As reports of arson and vandalism spread, office-goers rushed back home, with many companies calling off work as a precautionary step and schools and colleges declaring holiday, with sudden rush causing traffic gridlocks in several parts.
Metro, on which lakhs of commuters depend, also temporarily suspended its services. Activists of disparate pro-Kannada outfits took control of streets in several areas and resorted to stone throwing and burning, targetting buses and trucks.
Two Chennai-based hotels and mobile shops were attacked and vandalised in Bengaluru.
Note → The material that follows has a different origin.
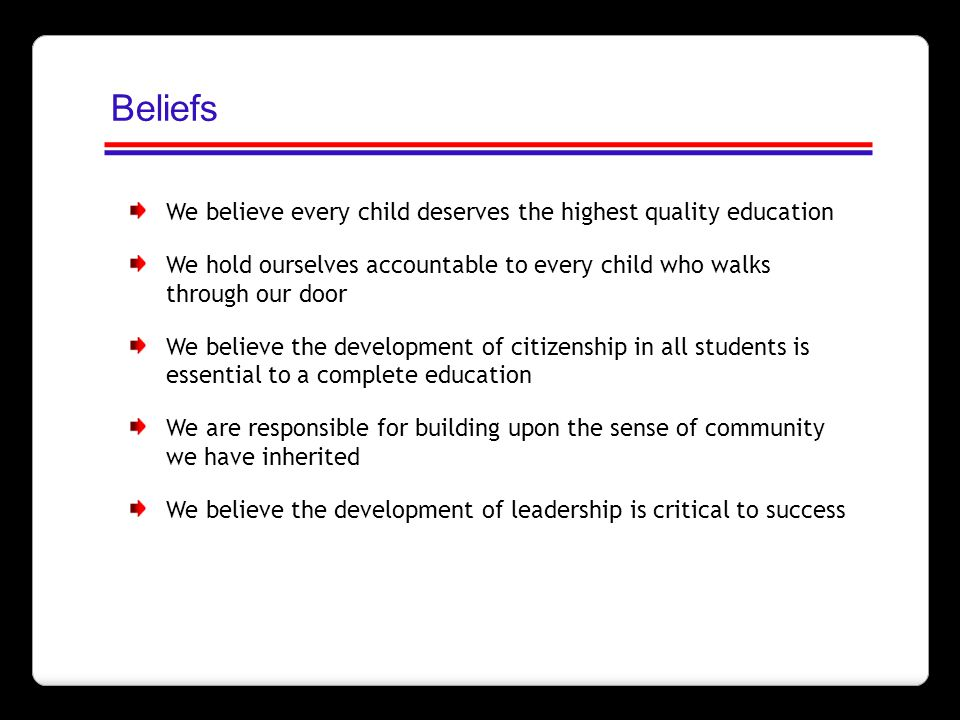 We believe every child deserves the highest quality education We hold ourselves accountable to every child who walks through our door We believe the d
Voicing concern over violence against Kannada speaking people and their properties in Tamil Nadu over the past two days, Siddaramaiah wrote to his counterpart Jayalalithaa to ensure adequate safety and protection for Kannada speaking people in Tamil Nadu.
"You would agree that the incidents of violence against Kannada speaking people that are being reported from Tamil Nadu would incite passions threatening peace in our state, which all of us should prevent," Siddaramiah said.
Siddaramaiah said his government was firmly committed to maintaining law and order in the state and had taken "utmost" precaution to ensure the safety and security of all citizens, particularly Tamil speaking people, in the state.
Speaking to reporters earlier, Siddaramaiah said he would also speak to Union Home Minister Rajnath Singh, if necessary, on the incidents targeting Kannadigas.
Asking people not to pay heed to rumours and to cooperate in maintaining law and order, Karnataka state DGP Omprakash said as a precautionary measure section 144 is in place in Bengaluru city, Mandya, Mysuru, Srirangapatna and near four dams in the Cauvery basin.
Prohibitory orders will remain until normalcy is restored, he said adding, the situation is "tense, but under control."